┌────────

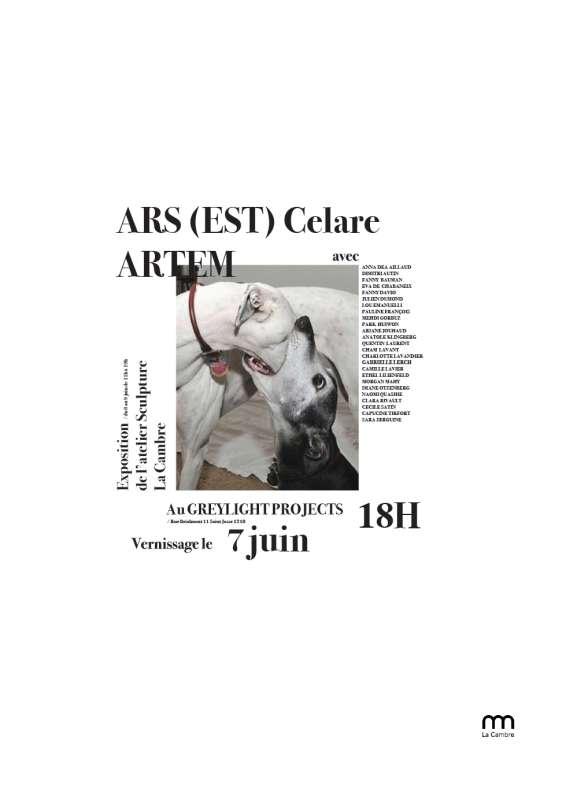 affiche-sculpture-jurys-2018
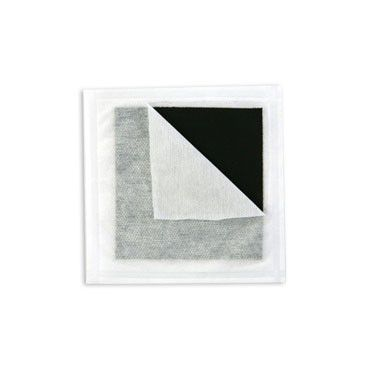 Curatec Curativo de Carvão Ativado com Prata - 10,5 cm x 10,5 cm - 1 unidade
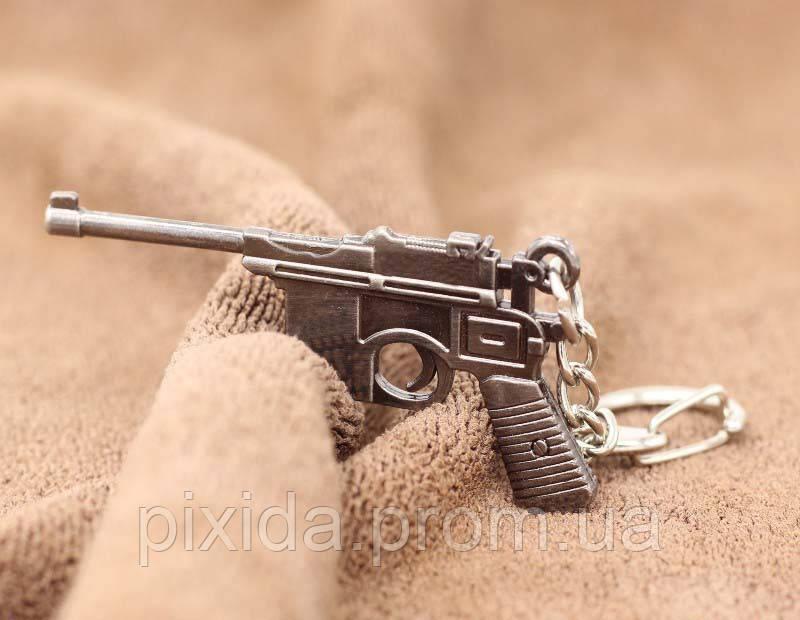 Брелок серия оружие  Маузер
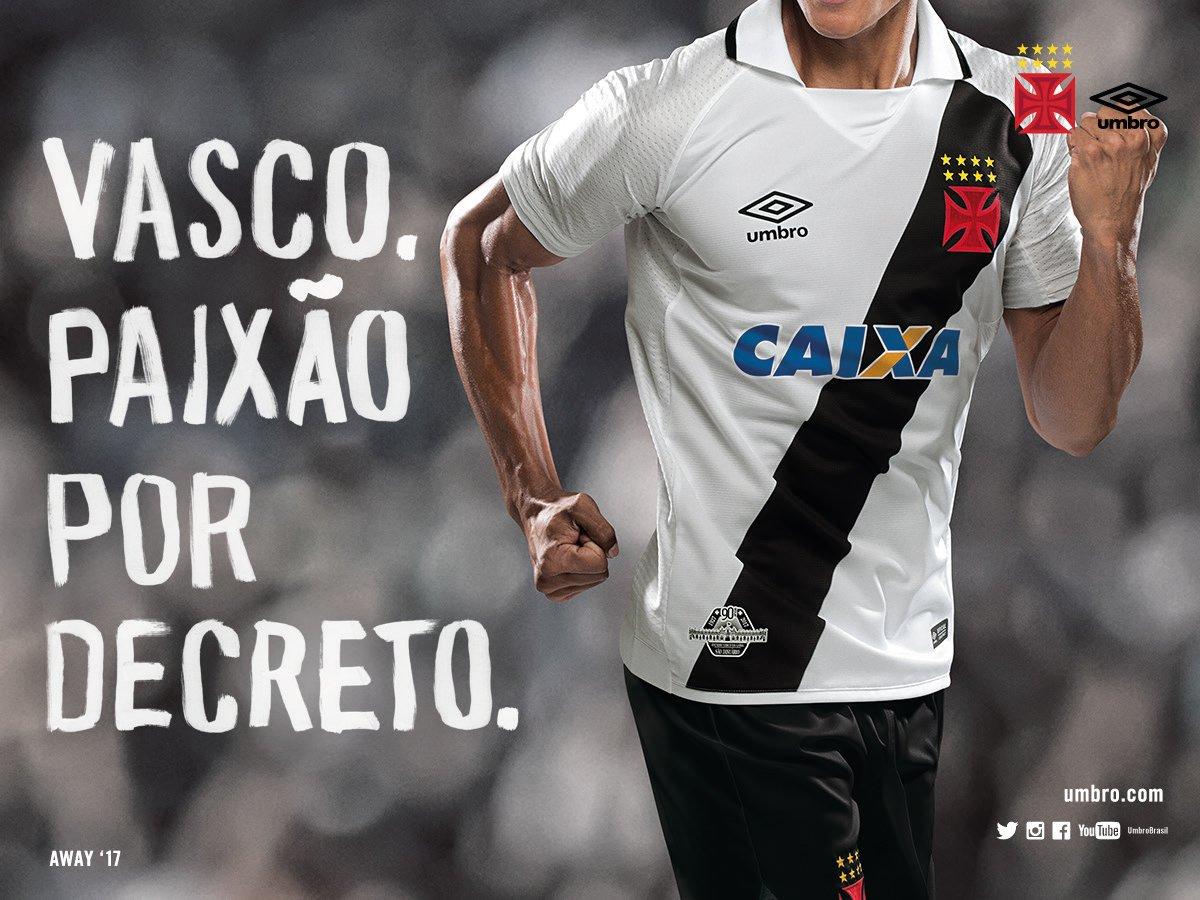 1fdca3638ce0a Fonte  Twitter oficial do Vasco Vasco da Gama  vascodagama. Confira mais  detalhes da nova camisa ...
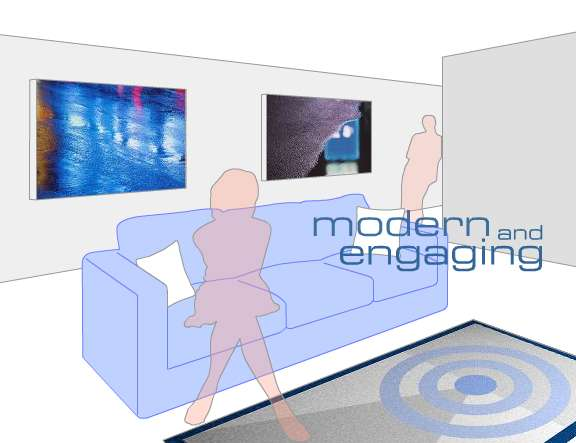 Modern & Engaging Decor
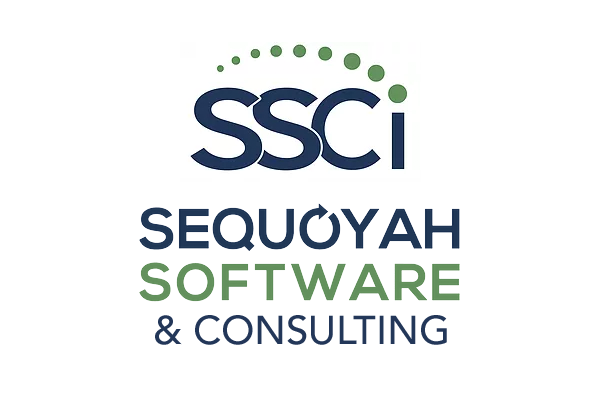 Sequoyah Software & Consulting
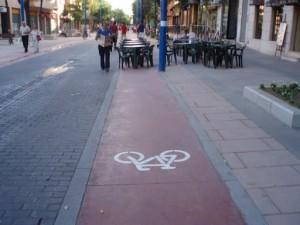 Foto: Getafe en bici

└────────

__Task prompt__
Give back the full listing verbatim, skipping each picture.

__Exercise output__
 affiche-sculpture-jurys-2018
 Curatec Curativo de Carvão Ativado com Prata - 10,5 cm x 10,5 cm - 1 unidade
 Брелок серия оружие  Маузер
 1fdca3638ce0a Fonte  Twitter oficial do Vasco Vasco da Gama  vascodagama. Confira mais  detalhes da nova camisa ...
 Modern & Engaging Decor
 Sequoyah Software & Consulting
 Foto: Getafe en bici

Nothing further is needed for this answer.